Observably, this guideline functions less as an immediate regulatory enforcement tool and more as a structural signal—marking the formal inclusion of immersive entertainment hardware into China’s fire safety governance framework. Analysis shows that its real-world impact stems not from legal compulsion alone, but from the rapid alignment of international certification bodies, which effectively converts administrative guidance into de facto market access criteria. From an industry perspective, it reflects a broader trend: cross-border compliance for cultural-tech equipment is shifting from ‘destination-market-only’ to ‘origin-and-destination dual verification’. Current attention should focus on how regional enforcement practices evolve—not just national-level policy text.

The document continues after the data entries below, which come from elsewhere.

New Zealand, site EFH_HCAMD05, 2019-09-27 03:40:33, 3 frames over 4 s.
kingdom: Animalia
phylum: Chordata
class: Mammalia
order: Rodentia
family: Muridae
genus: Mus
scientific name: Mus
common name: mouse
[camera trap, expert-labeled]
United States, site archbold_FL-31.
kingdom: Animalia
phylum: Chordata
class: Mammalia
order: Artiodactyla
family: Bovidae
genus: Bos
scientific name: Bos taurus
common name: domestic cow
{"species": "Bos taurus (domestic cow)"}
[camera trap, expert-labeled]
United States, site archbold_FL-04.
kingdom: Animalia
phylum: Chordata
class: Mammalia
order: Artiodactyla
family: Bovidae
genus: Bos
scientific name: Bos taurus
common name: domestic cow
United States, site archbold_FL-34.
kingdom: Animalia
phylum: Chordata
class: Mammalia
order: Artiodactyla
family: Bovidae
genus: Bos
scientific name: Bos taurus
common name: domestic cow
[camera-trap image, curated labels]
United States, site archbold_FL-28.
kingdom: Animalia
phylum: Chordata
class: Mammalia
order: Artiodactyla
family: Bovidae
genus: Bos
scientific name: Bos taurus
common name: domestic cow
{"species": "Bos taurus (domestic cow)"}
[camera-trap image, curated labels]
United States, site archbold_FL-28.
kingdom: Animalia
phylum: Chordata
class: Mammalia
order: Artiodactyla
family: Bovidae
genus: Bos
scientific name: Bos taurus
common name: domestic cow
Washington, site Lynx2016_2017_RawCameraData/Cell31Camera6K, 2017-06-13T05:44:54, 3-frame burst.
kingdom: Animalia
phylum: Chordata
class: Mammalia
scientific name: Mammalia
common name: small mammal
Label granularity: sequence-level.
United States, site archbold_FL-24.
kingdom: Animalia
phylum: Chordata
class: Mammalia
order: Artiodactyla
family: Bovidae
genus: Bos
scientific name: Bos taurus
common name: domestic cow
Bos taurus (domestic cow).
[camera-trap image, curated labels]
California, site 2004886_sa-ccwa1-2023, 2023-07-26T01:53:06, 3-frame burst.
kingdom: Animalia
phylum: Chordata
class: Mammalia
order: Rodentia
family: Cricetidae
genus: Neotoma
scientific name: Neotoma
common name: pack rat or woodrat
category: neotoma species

Conclusion: This guideline is not an isolated update to technical specifications, but an institutional extension of the governance capacity of the cultural-tourism and emergency management systems over new types of performance hardware. Its core significance lies in partially moving forward the international certification pathway, which was originally independently managed by export enterprises, into a compliance obligation at the domestic production end. At present, it is more appropriate to understand it as the starting point of a gradual compliance upgrade rather than a one-time compliance task; the industry needs to replace single-point certification thinking with a standards-coordination perspective, embedding dual-standard adaptation into the entire process of product definition and supply chain management.
Information source notes:
Main sources: the Ministry of Culture and Tourism of the People’s Republic of China and the Ministry of Emergency Management jointly issued the Guidelines for Fire Safety Management of Scripted Entertainment Venues (May 21, 2026);
Parts requiring continued observation: the specific enforcement intensity of local fire rescue agencies regarding this guideline, progress on mutual recognition of dual-standard test results, and whether supporting technical white papers or transition-period operational guidance will be introduced subsequently.